One week and twenty-four women later, a reporter caught up with Mrs. Ayers to obtain her reaction to her new job.  It was a job, Mrs. Ayers said, that demanded constant attention and required her presence nearly twenty-four hours out of the day at the city jail.  With the exception of when she left on business or for meals, the police matron found herself always in the city building.  The most striking and shocking revelation for Mrs. Ayers, was the “depravity” of the women she encountered.  While ages varied, many of the women were jailed for prostitution and street walking.  Of their vices, the police matron complained that many were addicted to cigarettes and “coke.”  Coke in this sense was the local term for morphine and cocaine.  She estimated two-thirds of the women were addicted to either morphine, cocaine, or both.  The police matron experienced the needs of an addict in one of her first days when a new arrival grew terribly sick and demanded a physician.

“She awakened me with the most painful screams.  I went to the door, and she was crying loudly, and complained that she was very sick.  I immediately went down stairs to see about getting a physician but the officers informed me that it wasn’t a physician she wanted, but rather some morphine.”

Beyond the dark and depressing side of Joplin’s prostitution problem, she also encountered women who arrived at the jail for other reasons.  One was a young girl, perhaps 16 or 17, who to Mrs. Ayers dismay constantly smoked during her conversations with the police matron.  Another girl was Alma Richards.  Described as appearing to be 14 years old, despite being much older, and possessing “dark eyes,” the girl had been to the Missouri State School for the Deaf and Dumb in Fulton, and despite being ascribed those qualities, communicated to Ayers through writing.  By this communication, the matron explained, she learned that the girl refused to go home due to the presence of an abusive father, who reportedly brutally beat her after she broke a window.  Alma’s presence at the jail caused its own news, as the city did not want to release her, and the Industrial School at Chillicothe refused to take her as she was older than 18 and reportedly, “unmanageable.”  Alma Richards’ fate is unknown.

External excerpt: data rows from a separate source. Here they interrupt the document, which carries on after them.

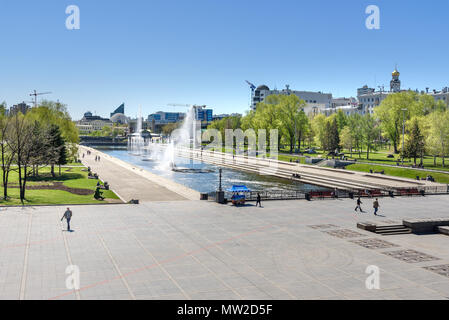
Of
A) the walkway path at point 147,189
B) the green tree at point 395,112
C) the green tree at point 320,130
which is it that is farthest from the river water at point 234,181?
the green tree at point 395,112

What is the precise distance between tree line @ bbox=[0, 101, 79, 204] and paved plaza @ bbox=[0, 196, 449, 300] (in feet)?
33.9

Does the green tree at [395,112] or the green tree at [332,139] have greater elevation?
the green tree at [395,112]

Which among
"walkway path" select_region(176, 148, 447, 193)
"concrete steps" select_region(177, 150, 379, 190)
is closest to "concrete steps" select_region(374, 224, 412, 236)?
"walkway path" select_region(176, 148, 447, 193)

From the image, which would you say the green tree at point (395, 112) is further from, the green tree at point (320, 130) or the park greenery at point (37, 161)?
the park greenery at point (37, 161)

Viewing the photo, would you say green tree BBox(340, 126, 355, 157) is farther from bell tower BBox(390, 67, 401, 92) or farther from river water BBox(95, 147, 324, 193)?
bell tower BBox(390, 67, 401, 92)

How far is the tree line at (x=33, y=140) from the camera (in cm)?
3938

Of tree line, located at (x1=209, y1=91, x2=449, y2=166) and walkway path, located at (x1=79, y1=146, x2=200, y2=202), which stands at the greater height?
tree line, located at (x1=209, y1=91, x2=449, y2=166)

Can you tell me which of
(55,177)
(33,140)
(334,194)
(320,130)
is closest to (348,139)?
(320,130)

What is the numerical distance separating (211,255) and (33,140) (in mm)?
32618

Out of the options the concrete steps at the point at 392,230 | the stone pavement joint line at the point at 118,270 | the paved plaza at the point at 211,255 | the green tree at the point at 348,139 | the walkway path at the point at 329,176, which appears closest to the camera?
the stone pavement joint line at the point at 118,270

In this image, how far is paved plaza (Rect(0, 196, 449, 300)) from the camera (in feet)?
52.1

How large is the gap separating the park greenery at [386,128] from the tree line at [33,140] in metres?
48.8

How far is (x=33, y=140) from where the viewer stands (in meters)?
44.9
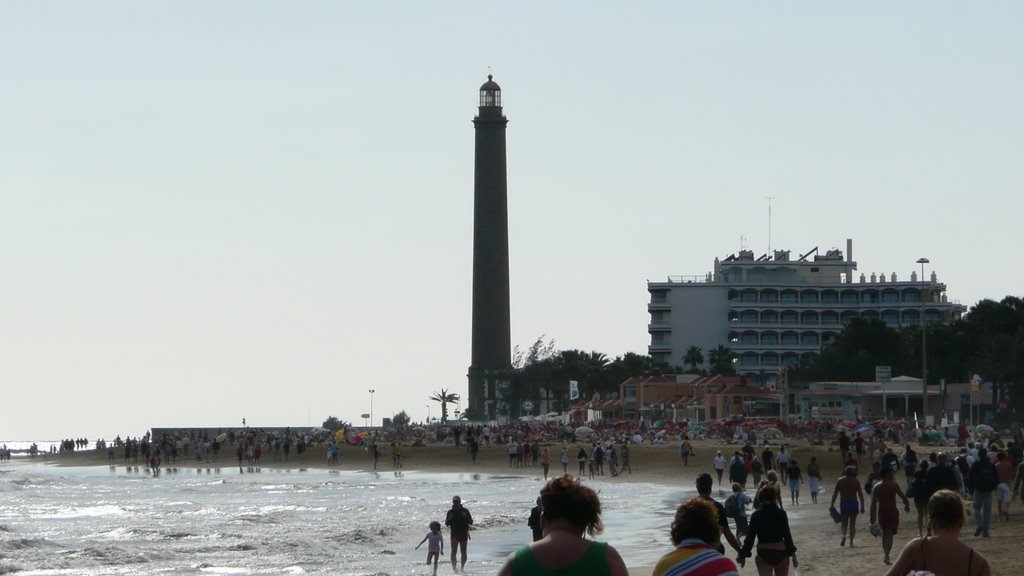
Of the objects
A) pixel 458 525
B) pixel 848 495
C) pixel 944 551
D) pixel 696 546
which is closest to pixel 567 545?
pixel 696 546

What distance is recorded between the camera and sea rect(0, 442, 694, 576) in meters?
25.7

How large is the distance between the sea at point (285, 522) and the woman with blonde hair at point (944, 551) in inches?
589

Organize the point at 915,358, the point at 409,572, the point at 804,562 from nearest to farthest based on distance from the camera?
the point at 804,562
the point at 409,572
the point at 915,358

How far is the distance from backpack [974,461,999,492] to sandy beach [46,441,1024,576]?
Result: 0.68m

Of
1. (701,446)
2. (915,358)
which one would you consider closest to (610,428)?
(701,446)

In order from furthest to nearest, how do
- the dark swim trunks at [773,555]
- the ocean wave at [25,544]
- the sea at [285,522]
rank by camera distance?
the ocean wave at [25,544] → the sea at [285,522] → the dark swim trunks at [773,555]

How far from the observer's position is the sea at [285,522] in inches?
1011

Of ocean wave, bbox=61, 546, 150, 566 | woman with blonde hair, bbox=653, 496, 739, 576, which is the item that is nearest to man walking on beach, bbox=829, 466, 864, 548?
woman with blonde hair, bbox=653, 496, 739, 576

Joplin's city hall, police and fire station

This building served as Joplin's city hall, fire station and police station. Mrs. Ayers' office was likely along the left side of the building pictured here.

For three more years, Ellen Ayers performed the role of matron for the Joplin Police Department before leaving the position in 1909.  After a period of time, she was replaced two years later in 1911 by Vernie Goff who worked the job until 1914.

As for Ellen Ayers, at some point before 1920, her husband Felix passed away.  In 1920, she lived a widow with either a nephew or niece, but by 1930 had her own room in a boarding house at age 87.  Despite the trials and undoubted stresses of the position as Joplin’s first police matron, Ellen Ayers did not let the job overwhelm her and hopefully lived the next 20 years of her life knowing she made a valuable contribution to her community as the city’s first police matron.